Avrei dimostrato quanto fossero sciocche i loro timori dell'Oltretomba: la scienza avrebbe avuto il suo grande trionfo. Eravamo ormai fuori dal villaggio, il buio di quella notte era denso.
Un lieve brivido si sciolse lunga la schiena, probabilmente un residuo di atavici terrori. Carlo barcollava, pareva ubriaco, ma quella volta non lo era: era solo terrorizzato. Mi confidò: -Ho ucciso io Francesco! Sono pronto ad andare in carcere, ma mi risparmi la visione del suo spettro.-
Quella sua confessione, sicuramente sincera, non avrebbe avuto valore davanti a un giudice: come avrei potuto spiegare la nostra spedizione a caccia di fantasmi. I gendarmi mi avrebbero giudicato folle come l'idiota che mi stava accanto.
Comunque avevo tra le mani, per modo di dire, un criminale pericolosissimo e stavo portando a termine una grande vittoria sull'oscurantismo: avevo un bruto da studiare, per cercare di capire cosa di primordiale c'è in ognuno di noi. Sarebbe stato il mio trionfo: non mi avrebbero considerato un povero pazzo, uno studioso maniaco degli alambicchi privo di passioni umane. Sarei stato il modello per i giovani, nei quali speravo con fermezza e contro ogni buon senso, contro ogni delusione. Invece nel buio lo vidi. Maledizione! Quello era Francesco, o qualcosa che gli assomigliava in modo inaspettato.
Carlo si stava "squagliando", mi parve che stesse cadendo svenuto: ebbi la prontezza di schiaffeggiarlo. Dovevamo capire cosa ci fosse dietro a quella presenza e avevo bisogno di lui, di quel bietolone: doveva testimoniare la verità.
Lanciai un sasso contro lo spettro, che non si mosse, eppure ero certo di averlo colpito.

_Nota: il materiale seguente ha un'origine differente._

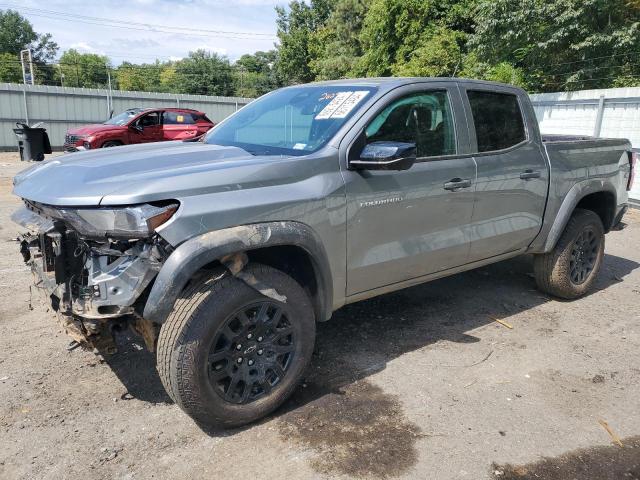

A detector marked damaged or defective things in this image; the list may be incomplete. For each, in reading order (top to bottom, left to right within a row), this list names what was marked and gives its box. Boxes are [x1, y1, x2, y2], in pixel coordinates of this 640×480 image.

damaged front end [11, 201, 178, 354]
damaged headlight [50, 202, 178, 238]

Mi avvicinai e me lo trovai di fronte: era proprio Francesco, aveva pure quel suo sorriso ironico, che lo aveva caratterizzato da vivo.
La mia mente stava lottando contro l'evidenza, non riusciva a darsi una ragione.
Gli parlai, ma quello non si mosse, cercai di toccarlo, ma ebbi solo la sensazione di freddo sulle mani. Urlai, chiesi spiegazione a colui che non doveva neppure esistere. Carlo si era dato alla fuga e mi aveva lasciato solo con il frutto del suo crimine, mentre io persi il controllo della mia mente.

-Il Dottor in Farmacia Aldo Santi è stato ricoverato nel manicomio provinciale in evidente stato confusionale: sostiene di vedere spiriti e altri esseri infernali, che gli fanno compagnia. La sua fragile mente è stata disturbata, dopo anni trascorsi in laboratorio al buio senza vedere nessuno, dal suicidio di un suo cliente, Carlo detto il Bove. Nel tentativo di fermare l'insano gesto, Santi si ferì in un'inutile colluttazione. L'amarezza di non essere riuscito a evitare la tragedia lo fece cadere in uno stato confusionale.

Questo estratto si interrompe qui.